According to the official badminton rules, both feet (part or the whole foot) must be touching the ground and must be still before a serve.
During a service, the server’s feet cannot move away from his original starting position until the racket makes contact with the shuttlecock.
As for your second question, the server CANNOT walk and serve at the same time.
If the server walks, both feet will not on the ground. Therefore this violates the serving rules in badminton.
The Strictness of the Old Rule Removed
To address the first part of your question in more detail, the server’s feet must be still in the sense that it must be touching the ground.
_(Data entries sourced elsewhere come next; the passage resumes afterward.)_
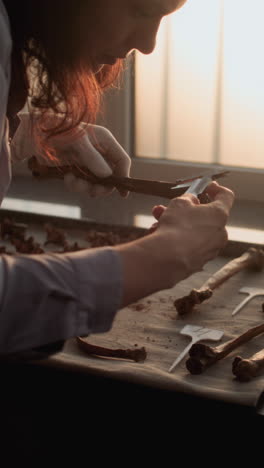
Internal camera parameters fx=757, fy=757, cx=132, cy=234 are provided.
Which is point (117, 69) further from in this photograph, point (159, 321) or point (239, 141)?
point (239, 141)

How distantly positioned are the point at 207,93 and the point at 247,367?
3.33 ft

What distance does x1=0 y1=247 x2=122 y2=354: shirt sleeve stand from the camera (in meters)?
0.63

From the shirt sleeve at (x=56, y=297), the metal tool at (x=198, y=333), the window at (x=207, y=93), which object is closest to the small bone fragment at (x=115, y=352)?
the metal tool at (x=198, y=333)

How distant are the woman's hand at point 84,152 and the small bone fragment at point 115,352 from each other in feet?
0.85

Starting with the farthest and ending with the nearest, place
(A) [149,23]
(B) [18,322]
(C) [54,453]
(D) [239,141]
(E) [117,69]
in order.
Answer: (D) [239,141] → (E) [117,69] → (C) [54,453] → (A) [149,23] → (B) [18,322]

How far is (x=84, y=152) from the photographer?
1161 mm

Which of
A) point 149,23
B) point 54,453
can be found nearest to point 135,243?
point 149,23

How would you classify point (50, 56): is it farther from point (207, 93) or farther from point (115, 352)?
point (207, 93)

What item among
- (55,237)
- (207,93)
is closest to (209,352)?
(55,237)

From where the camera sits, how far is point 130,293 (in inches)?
26.5

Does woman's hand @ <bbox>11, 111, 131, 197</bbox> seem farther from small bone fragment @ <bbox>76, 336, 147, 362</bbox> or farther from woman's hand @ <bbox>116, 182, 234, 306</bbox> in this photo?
woman's hand @ <bbox>116, 182, 234, 306</bbox>

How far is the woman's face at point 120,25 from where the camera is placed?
75 centimetres

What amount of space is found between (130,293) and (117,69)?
487 millimetres

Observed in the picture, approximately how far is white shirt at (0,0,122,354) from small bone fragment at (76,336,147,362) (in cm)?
30
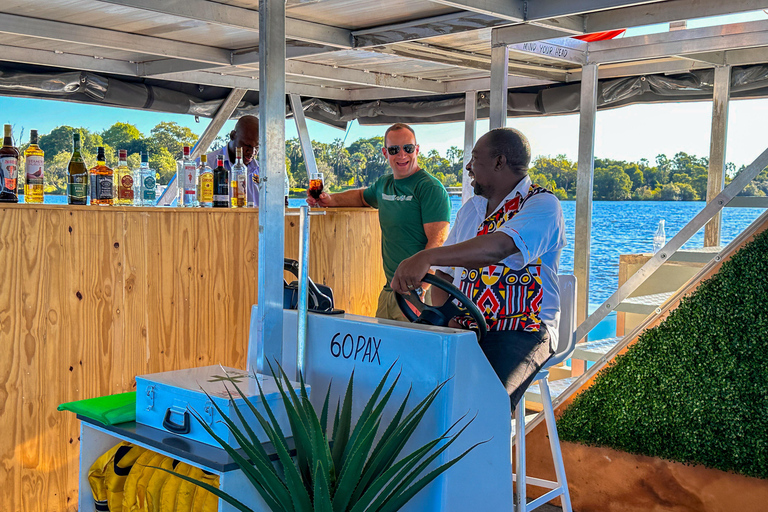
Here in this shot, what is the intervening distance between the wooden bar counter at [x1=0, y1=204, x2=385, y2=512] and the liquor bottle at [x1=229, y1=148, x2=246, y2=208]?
0.17 metres

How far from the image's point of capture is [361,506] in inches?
72.7

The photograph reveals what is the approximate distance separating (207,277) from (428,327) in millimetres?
1580

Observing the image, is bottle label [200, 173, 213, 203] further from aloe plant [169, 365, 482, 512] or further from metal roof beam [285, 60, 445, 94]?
aloe plant [169, 365, 482, 512]

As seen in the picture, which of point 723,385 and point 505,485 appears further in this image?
point 723,385

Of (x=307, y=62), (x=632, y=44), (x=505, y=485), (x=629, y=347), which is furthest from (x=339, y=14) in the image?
(x=505, y=485)

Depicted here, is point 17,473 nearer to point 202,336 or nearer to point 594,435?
point 202,336

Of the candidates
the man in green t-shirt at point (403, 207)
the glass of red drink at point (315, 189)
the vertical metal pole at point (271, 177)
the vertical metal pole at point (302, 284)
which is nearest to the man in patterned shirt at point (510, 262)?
the vertical metal pole at point (302, 284)

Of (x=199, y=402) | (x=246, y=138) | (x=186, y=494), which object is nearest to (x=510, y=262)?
(x=199, y=402)

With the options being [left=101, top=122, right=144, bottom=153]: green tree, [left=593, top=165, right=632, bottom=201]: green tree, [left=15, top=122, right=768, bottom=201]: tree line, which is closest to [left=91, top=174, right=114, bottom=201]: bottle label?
[left=101, top=122, right=144, bottom=153]: green tree

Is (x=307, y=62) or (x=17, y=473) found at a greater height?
(x=307, y=62)

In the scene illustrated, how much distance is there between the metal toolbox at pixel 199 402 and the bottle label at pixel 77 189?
1059mm

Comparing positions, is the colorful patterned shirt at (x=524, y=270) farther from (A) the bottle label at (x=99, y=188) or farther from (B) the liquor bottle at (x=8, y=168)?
(B) the liquor bottle at (x=8, y=168)

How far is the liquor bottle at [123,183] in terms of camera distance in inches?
126

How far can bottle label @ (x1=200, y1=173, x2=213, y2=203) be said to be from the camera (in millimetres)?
3586
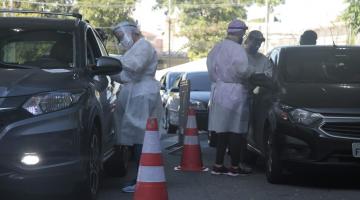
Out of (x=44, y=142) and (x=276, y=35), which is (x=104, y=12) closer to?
(x=276, y=35)

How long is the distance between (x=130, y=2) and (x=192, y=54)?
1072 cm

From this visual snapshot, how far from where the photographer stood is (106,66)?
647cm

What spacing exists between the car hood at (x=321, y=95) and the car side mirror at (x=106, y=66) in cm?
203

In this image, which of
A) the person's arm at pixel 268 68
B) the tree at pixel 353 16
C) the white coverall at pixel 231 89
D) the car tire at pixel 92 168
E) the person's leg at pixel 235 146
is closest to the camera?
the car tire at pixel 92 168

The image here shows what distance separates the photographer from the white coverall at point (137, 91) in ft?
23.5

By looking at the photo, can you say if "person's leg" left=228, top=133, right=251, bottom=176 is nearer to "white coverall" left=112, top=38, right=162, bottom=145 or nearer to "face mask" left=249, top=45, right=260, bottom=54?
"white coverall" left=112, top=38, right=162, bottom=145

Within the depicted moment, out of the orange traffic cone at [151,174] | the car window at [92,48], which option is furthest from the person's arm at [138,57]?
the orange traffic cone at [151,174]

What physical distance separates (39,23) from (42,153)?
196cm

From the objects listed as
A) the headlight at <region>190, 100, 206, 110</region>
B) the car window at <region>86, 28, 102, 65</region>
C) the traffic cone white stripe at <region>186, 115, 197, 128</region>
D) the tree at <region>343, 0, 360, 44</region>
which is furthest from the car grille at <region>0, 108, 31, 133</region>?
the tree at <region>343, 0, 360, 44</region>

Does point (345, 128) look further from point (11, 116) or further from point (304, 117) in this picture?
point (11, 116)

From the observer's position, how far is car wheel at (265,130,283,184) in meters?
7.50

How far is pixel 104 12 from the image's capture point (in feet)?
198

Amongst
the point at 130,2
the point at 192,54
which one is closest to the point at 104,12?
the point at 130,2

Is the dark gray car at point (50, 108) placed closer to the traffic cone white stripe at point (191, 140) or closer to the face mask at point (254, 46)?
the traffic cone white stripe at point (191, 140)
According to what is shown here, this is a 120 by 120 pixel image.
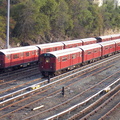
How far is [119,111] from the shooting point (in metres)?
15.4

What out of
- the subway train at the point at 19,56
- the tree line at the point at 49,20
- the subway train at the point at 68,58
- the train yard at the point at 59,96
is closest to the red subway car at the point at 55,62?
the subway train at the point at 68,58

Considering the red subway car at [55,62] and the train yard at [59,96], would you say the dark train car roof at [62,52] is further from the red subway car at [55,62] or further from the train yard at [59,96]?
the train yard at [59,96]

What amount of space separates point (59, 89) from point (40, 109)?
474 cm

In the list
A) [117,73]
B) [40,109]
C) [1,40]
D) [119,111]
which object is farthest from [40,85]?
[1,40]

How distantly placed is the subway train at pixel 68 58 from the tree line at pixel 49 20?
15.3 m

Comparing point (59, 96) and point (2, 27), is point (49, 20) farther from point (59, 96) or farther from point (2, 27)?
point (59, 96)

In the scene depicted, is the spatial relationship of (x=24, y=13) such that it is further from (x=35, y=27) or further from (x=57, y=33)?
(x=57, y=33)

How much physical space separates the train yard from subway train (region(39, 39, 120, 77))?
792 mm

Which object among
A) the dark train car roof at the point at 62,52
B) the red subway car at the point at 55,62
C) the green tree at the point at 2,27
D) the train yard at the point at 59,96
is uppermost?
the green tree at the point at 2,27

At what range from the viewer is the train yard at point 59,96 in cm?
1473

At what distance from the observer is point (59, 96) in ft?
59.9

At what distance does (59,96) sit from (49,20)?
3572 centimetres

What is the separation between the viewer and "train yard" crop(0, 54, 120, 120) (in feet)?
48.3

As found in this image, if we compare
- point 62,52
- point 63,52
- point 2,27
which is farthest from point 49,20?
point 62,52
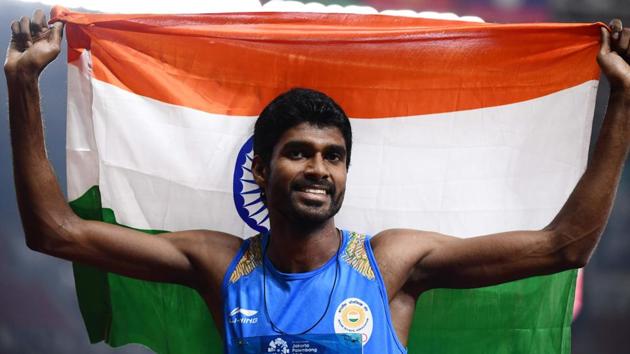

It cannot be lifted up before the racket makes contact with the shuttle.
I still remember the old rules stating that a server is NOT allowed to move AT ALL.
And when they mean not moving at all, they really mean it, you can’t even move your knees slightly during a serve.
Nowadays with the New Rules, as long as both feet are touching the ground, they are considered to be still. The server’s legs do not necessarily have to be 100% still.
A Trick Professional Players Use to Stay Within Rules
In tournaments, some professional players (especially doubles players) tip-toe to deliver a service.
This does not violate the rules because the part of the server’s feet is still touching the ground.
When they tip toe, it increases the height of their body, which increases the height of their ‘waist line’.
Why do they do this? One of the rules states that the server’s racket must be struck from below the waist in an upward direction.
By increasing the height of the waistline, the server is able to produce a lower and flatter serve, which is essentially a higher quality serve.
It might also be good to know that not only the server must have their feet on the ground, but the receiver as well.
Both feet of the receiver must be still (both feet on the ground) until the server has made contact with the shuttle.